*** Given passage ***

Introduction

It has been widely proven that in case of emergencies and crisis situations content published on social media platforms, such as Twitter, constitutes a valuable source of information. As stated in Imran et al. (2015), Twitter has been used in various crisis scenarios to identify events, monitor event progress, summarize tweets to give a situational overview and classify them to extract relevant content. In this paper we propose a social media monitoring and analysis framework that provides support to the security sector and is based on the needs of two running H2020-projects in the area of community policing and emergency response, CITYCoP and E2MC.

CITYCoP, short for Citizen Interaction Technologies Yield Community Policing, aims at developing applications that facilitate community policing. One idea behind the project is to mine social media platforms to assess the perceived quality of life of the citizens.

The purpose of the E2MC project, short for Evolution of Emergency Copernicus services, is to extend the available Copernicus Emergency Management System (EMS) that provides an early warning and rapid mapping services in case of emergencies. By integrating an analysis platform capable of extracting crisis-related information from social media, the quality of the delivered information should be improved and the speed in which the affected area can be located and damage can be assessed should be increased. The main problem we face in both use cases is to flexibly adapt to new scenarios and provide an analysis pipeline that can be operated by a user without expert knowledge in data analytics. In order to achieve this, we propose a framework that combines different machine learning approaches and can be enriched by user knowledge about the targeted event or location.

***

** What you need to do **
Please carry on the introduction above about the social media monitoring framework for security and emergency response, picking up after its last sentence.

*** Record set ***

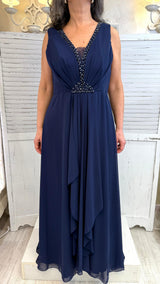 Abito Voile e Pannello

***
*** Record set ***

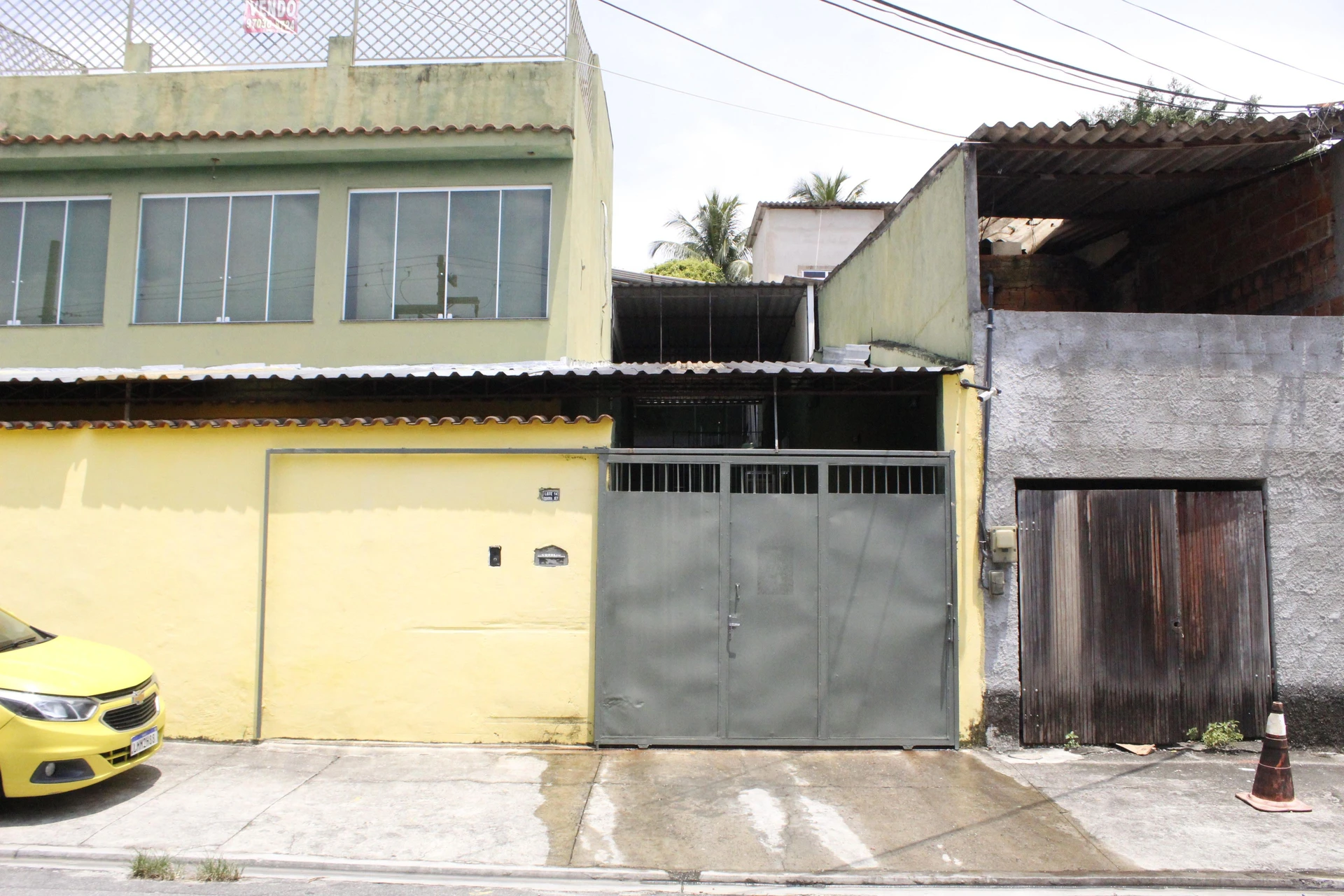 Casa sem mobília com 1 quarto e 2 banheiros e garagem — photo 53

***
*** Record set ***

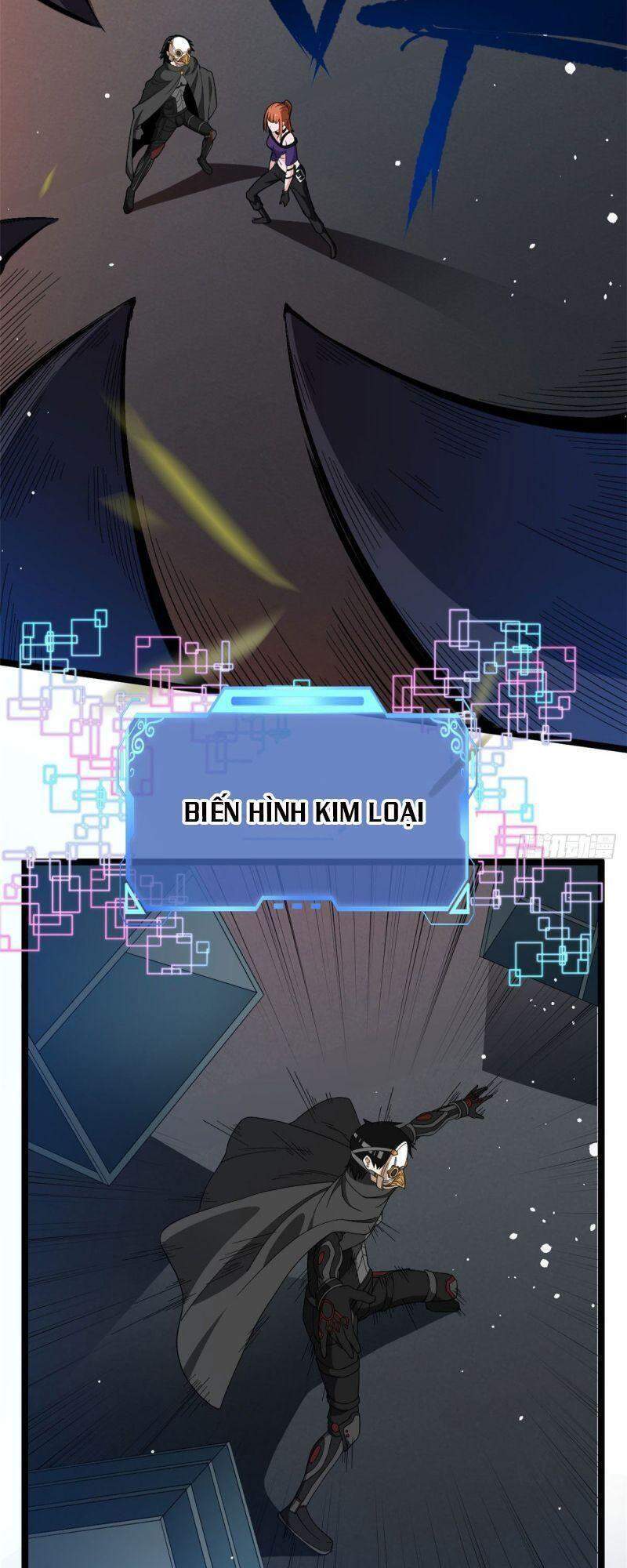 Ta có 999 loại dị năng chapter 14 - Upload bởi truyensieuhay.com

***

** Exercise response **
Related Work

A variety of methods have been applied to social media in the past in order to classify crisis-related tweets and to obtain useful information. One simple method is the keyword matching approach. In a predefined keyword dictionary, relevant words are collected. According to their appearance in a message text tweets can be extracted or classified (Olteanu et al. 2014). In more sophisticated approaches machine learning techniques are applied to develop models that are capable of automatically classifying tweets. These can be separated into supervised and unsupervised methods. Supervised methods learn models based on an already labeled dataset and can then be applied to incoming tweets. Caragea et al. (2016) and Nguyen et al. (2016) use online deep learning to classify tweets as informative or not informative. Nguyen et al. (2016) additionally partition crisis-related tweets into information-specific subclasses. Most of the frameworks proposed and developed in the context of event- and crisis-analysis, such as Tweedr (Ashktorab et al. 2014) or AIDR (Imran et al. 2014), are built upon these supervised techniques which rely on labeled datasets. We decided to integrate an unsupervised learning method that is able to train models without the need for a labeled set to overcome this drawback. To the best of our knowledge, there are only few examples in literature that follow this approach. Imran and Castillo (2015) use an unsupervised topic modeling technique, LDA, to generate candidate categories for tweet classifications. Kireyev et al. (2009) explore, how topics models can be used to analyze disaster-related Tweets. One reason why these techniques are not yet widely spread is that they uncover hidden structures that are not necessarily of interest for a user. Wang et al. (2016) present an extension of LDA, the Targeted Topic Model, that is capable of building topics around an aspect of interest. Based on this algorithm we propose an end-user driven approach to analyze tweets with respect to the location, relevant hashtags or sentiment.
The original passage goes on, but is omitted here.